4.2 KiB
% Allocating Memory
So:
#![feature(heap_api)]
use std::rt::heap::EMPTY;
use std::mem;
impl<T> Vec<T> {
fn new() -> Self {
assert!(mem::size_of::<T>() != 0, "We're not ready to handle ZSTs");
unsafe {
// need to cast EMPTY to the actual ptr type we want, let
// inference handle it.
Vec { ptr: Unique::new(heap::EMPTY as *mut _), len: 0, cap: 0 }
}
}
}
I slipped in that assert there because zero-sized types will require some special handling throughout our code, and I want to defer the issue for now.

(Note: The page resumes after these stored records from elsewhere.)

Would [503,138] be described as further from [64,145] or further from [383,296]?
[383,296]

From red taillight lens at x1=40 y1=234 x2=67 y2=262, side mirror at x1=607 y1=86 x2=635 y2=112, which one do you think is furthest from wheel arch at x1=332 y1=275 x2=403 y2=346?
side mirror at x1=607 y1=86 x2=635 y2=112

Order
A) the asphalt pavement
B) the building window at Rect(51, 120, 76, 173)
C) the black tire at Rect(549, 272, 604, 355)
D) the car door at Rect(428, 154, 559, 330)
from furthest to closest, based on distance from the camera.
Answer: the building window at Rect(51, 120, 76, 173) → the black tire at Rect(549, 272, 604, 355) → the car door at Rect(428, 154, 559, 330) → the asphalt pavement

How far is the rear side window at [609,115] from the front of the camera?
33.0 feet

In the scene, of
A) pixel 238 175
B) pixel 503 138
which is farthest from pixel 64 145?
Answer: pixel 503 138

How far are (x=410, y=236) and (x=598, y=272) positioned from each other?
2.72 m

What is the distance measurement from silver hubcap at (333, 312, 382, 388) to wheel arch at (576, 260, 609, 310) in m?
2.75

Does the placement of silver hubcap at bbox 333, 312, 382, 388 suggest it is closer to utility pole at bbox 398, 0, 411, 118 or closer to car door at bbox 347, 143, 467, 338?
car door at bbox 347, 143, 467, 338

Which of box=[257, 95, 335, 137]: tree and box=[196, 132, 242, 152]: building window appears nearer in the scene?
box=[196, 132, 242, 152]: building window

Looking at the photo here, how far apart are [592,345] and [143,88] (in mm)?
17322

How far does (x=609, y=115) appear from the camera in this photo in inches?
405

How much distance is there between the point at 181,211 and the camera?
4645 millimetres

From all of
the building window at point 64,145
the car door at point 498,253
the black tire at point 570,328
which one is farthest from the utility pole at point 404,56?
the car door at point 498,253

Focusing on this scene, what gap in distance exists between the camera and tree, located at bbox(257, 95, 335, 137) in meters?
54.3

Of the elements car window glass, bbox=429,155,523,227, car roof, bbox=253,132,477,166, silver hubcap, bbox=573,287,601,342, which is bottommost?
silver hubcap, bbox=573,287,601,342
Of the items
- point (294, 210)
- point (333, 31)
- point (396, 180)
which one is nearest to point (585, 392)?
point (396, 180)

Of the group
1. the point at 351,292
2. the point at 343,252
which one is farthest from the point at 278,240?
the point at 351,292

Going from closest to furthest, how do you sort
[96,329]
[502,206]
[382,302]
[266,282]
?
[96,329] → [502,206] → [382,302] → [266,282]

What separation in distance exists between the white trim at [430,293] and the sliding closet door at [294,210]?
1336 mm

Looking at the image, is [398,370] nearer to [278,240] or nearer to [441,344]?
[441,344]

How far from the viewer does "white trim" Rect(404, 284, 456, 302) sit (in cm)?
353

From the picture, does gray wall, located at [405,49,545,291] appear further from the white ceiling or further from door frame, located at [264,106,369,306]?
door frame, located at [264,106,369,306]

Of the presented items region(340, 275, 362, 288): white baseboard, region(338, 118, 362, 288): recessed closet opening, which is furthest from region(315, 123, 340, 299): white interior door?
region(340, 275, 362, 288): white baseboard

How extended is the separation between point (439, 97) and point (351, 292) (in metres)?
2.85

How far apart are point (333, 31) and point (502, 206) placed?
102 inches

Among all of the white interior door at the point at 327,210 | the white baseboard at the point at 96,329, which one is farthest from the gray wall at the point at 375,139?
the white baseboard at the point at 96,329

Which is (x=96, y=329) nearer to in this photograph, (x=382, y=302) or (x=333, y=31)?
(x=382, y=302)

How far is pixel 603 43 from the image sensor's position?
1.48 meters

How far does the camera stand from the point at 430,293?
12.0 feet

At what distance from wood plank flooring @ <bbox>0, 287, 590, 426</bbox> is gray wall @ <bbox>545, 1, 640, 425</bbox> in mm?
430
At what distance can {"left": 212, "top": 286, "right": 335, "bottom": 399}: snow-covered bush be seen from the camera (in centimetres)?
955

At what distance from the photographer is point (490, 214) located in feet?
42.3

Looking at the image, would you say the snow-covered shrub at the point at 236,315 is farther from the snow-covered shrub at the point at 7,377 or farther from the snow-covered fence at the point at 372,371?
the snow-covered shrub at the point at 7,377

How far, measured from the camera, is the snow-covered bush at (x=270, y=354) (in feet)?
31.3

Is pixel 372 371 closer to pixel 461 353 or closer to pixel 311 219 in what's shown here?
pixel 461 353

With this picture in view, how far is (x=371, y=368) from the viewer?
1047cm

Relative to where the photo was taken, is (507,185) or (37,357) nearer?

Without this assert, some of our early drafts will do some Very Bad Things.
Next we need to figure out what to actually do when we do want space. For that, we'll need to use the rest of the heap APIs. These basically allow us to talk directly to Rust's instance of jemalloc.
We'll also need a way to handle out-of-memory conditions. The standard library
calls the abort intrinsic, but calling intrinsics from normal Rust code is a
pretty bad idea. Unfortunately, the abort exposed by the standard library
allocates. Not something we want to do during oom! Instead, we'll call
std::process::exit.
fn oom() {
::std::process::exit(-9999);
}
Okay, now we can write growing. Roughly, we want to have this logic:
if cap == 0:
allocate()
cap = 1
else
reallocate
cap *= 2
But Rust's only supported allocator API is so low level that we'll need to
do a fair bit of extra work, though. We also need to guard against some special
conditions that can occur with really large allocations. In particular, we index
into arrays using unsigned integers, but ptr::offset takes signed integers. This
means Bad Things will happen if we ever manage to grow to contain more than
isize::MAX elements. Thankfully, this isn't something we need to worry about
in most cases.
On 64-bit targets we're artifically limited to only 48-bits, so we'll run out
of memory far before we reach that point. However on 32-bit targets, particularly
those with extensions to use more of the address space, it's theoretically possible
to successfully allocate more than isize::MAX bytes of memory. Still, we only
really need to worry about that if we're allocating elements that are a byte large.
Anything else will use up too much space.
However since this is a tutorial, we're not going to be particularly optimal here,
and just unconditionally check, rather than use clever platform-specific cfgs.
fn grow(&mut self) {
// this is all pretty delicate, so let's say it's all unsafe
unsafe {
let align = mem::min_align_of::<T>();
let elem_size = mem::size_of::<T>();
let (new_cap, ptr) = if self.cap == 0 {
let ptr = heap::allocate(elem_size, align);
(1, ptr)
} else {
// as an invariant, we can assume that `self.cap < isize::MAX`,
// so this doesn't need to be checked.
let new_cap = self.cap * 2;
// Similarly this can't overflow due to previously allocating this
let old_num_bytes = self.cap * elem_size;
// check that the new allocation doesn't exceed `isize::MAX` at all
// regardless of the actual size of the capacity. This combines the
// `new_cap <= isize::MAX` and `new_num_bytes <= usize::MAX` checks
// we need to make. We lose the ability to allocate e.g. 2/3rds of
// the address space with a single Vec of i16's on 32-bit though.
// Alas, poor Yorick -- I knew him, Horatio.
assert!(old_num_bytes <= (::std::isize::MAX as usize) / 2,
"capacity overflow");
let new_num_bytes = old_num_bytes * 2;
let ptr = heap::reallocate(*self.ptr as *mut _,
old_num_bytes,
new_num_bytes,
align);
(new_cap, ptr)
};
// If allocate or reallocate fail, we'll get `null` back
if ptr.is_null() { oom(); }
self.ptr = Unique::new(ptr as *mut _);
self.cap = new_cap;
}
}
Nothing particularly tricky here. Just computing sizes and alignments and doing some careful multiplication checks.